If you are a business owner who is interested in selling part of your business, purchasing part or all of another business, or otherwise creating an arrangement to work with another business, you will likely find yourself dealing with the complicated laws surrounding sales, mergers, and acquisitions. While you will likely need a corporate attorney to assist you in the process, there are important fundamentals to understand.
Selling or Purchasing a Business
Of sales, mergers, and acquisitions, the basic selling and buying of a business is the most straightforward process. Much like selling a home or any other large investment, selling a business takes careful consideration of what your ultimate goals are and the creation of a plan that will allow you to reach those goals. Perhaps most importantly, you will need to determine an accurate valuation of your business based on its success over the years and potential for success down the road. Once you have determined the value of your business and are ready to sell, you can begin reaching out to potential buyers. If you are successful, the selling or purchasing of a business typically involves extensive negotiation over terms and conditions. It will result, ultimately, in the preparation of a sales agreement that will govern the terms of the sale. Once you have sold your business, you will need to notify the IRS of this fact and be prepared to deal with the tax consequences of your sale.
Mergers are slightly different than the simple sale of a business. In a merger, two companies combine together to create one new company. In doing so, one of the companies is designated as “surviving,” while the other is designated “non-surviving.” The non-surviving company merges its assets and liabilities, as well as practical elements such as space and employees, into the surviving company. At the same time, shareholders who own shares in the non-surviving company will have their shares converted to surviving company shares. This is different from the sale of a business, where shareholders would receive their portion of the profits from the sale but no longer have ownership interest in an entity. Since the non-surviving company is putting its assets and value at the behest of the surviving company, mergers require very careful due diligence in order to ensure that one company does not have any challenges or financial difficulties that are driving the merger and will eventually hurt the other company.

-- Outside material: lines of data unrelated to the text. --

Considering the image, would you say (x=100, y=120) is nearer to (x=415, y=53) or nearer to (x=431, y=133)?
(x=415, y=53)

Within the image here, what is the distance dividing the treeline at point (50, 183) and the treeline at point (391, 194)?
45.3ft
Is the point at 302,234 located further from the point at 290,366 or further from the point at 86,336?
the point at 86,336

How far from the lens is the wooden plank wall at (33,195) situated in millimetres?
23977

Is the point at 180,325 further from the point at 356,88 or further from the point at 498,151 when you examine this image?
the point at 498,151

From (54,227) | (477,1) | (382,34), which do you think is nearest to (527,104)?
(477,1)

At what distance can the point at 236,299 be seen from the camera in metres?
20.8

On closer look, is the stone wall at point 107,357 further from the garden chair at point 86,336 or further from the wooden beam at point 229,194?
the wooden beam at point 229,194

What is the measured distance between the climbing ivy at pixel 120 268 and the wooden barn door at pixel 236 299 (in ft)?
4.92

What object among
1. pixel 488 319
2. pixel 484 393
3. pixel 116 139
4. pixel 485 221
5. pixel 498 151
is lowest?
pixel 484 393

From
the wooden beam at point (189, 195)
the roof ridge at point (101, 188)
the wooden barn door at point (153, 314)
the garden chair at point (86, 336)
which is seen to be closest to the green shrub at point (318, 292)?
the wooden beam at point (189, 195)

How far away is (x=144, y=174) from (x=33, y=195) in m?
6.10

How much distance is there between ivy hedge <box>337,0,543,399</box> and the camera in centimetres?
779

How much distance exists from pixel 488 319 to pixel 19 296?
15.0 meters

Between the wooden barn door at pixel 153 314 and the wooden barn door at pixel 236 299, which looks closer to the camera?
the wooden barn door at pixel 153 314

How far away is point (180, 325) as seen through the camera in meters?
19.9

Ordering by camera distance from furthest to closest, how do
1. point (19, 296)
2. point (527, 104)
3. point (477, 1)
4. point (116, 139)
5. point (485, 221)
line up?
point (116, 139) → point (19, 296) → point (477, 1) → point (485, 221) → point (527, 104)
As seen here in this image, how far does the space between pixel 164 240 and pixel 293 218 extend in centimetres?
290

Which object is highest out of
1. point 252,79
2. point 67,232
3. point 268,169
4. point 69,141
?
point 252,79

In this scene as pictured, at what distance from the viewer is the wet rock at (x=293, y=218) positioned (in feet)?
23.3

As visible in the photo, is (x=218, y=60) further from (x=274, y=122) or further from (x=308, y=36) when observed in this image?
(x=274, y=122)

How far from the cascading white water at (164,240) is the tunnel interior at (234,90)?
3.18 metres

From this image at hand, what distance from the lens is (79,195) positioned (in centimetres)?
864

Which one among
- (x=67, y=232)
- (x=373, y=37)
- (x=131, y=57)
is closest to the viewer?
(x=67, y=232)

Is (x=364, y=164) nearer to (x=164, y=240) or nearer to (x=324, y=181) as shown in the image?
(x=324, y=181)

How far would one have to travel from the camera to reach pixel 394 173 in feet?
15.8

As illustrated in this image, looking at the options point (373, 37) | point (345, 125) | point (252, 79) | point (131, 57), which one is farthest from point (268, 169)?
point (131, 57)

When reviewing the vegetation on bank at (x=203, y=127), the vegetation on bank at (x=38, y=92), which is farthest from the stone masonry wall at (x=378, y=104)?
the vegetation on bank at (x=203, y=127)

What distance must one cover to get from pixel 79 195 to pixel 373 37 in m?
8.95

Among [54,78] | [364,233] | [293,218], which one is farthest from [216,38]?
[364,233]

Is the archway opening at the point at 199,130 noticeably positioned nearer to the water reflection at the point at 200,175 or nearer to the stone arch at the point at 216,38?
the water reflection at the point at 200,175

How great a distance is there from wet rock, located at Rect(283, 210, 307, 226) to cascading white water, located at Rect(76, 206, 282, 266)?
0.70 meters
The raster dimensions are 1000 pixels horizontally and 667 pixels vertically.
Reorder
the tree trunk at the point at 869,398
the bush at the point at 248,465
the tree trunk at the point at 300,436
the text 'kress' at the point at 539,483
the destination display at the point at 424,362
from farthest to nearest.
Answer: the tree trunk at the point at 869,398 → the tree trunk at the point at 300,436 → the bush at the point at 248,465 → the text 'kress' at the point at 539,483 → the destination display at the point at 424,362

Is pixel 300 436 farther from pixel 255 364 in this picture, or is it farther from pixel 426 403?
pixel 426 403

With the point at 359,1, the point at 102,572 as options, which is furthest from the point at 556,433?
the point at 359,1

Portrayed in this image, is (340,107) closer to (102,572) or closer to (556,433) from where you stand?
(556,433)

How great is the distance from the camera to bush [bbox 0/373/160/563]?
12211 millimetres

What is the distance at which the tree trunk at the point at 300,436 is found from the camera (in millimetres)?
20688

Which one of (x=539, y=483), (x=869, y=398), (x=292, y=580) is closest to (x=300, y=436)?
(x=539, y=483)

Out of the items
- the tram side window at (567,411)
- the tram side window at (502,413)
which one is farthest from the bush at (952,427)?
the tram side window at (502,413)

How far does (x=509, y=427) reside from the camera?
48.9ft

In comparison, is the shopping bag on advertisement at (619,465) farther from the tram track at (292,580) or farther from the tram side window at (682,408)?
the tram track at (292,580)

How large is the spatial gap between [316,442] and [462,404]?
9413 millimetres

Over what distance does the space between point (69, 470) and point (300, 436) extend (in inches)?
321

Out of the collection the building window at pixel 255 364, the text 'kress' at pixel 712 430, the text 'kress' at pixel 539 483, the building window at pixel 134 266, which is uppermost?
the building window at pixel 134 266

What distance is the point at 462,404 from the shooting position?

Acquisitions are a special process whereby one company “buys” another company, through acquisition of its assets, but with the intent to keep both businesses running in some capacity. For this reason, it is also known as a takeover. Acquisitions can take two forms. In more traditional asset acquisitions, the purchaser will typically gain control of the assets and operations of the company, but will not purchase the stock of the company from shareholders. Thus, the management and operation of the company will change, but the ownership will remain somewhat similar. Conversely, in a share acquisition, the purchasing company purchases all of the shares of the company as well as its assets and liabilities. This makes the purchased company a “subsidiary” of the purchaser. While mergers are generally amicable business transactions that result in the combining of two business enterprises, acquisitions can be more hostile in nature and may involve the displacement of employees, owners, or other assets. This is known as a “hostile takeover.”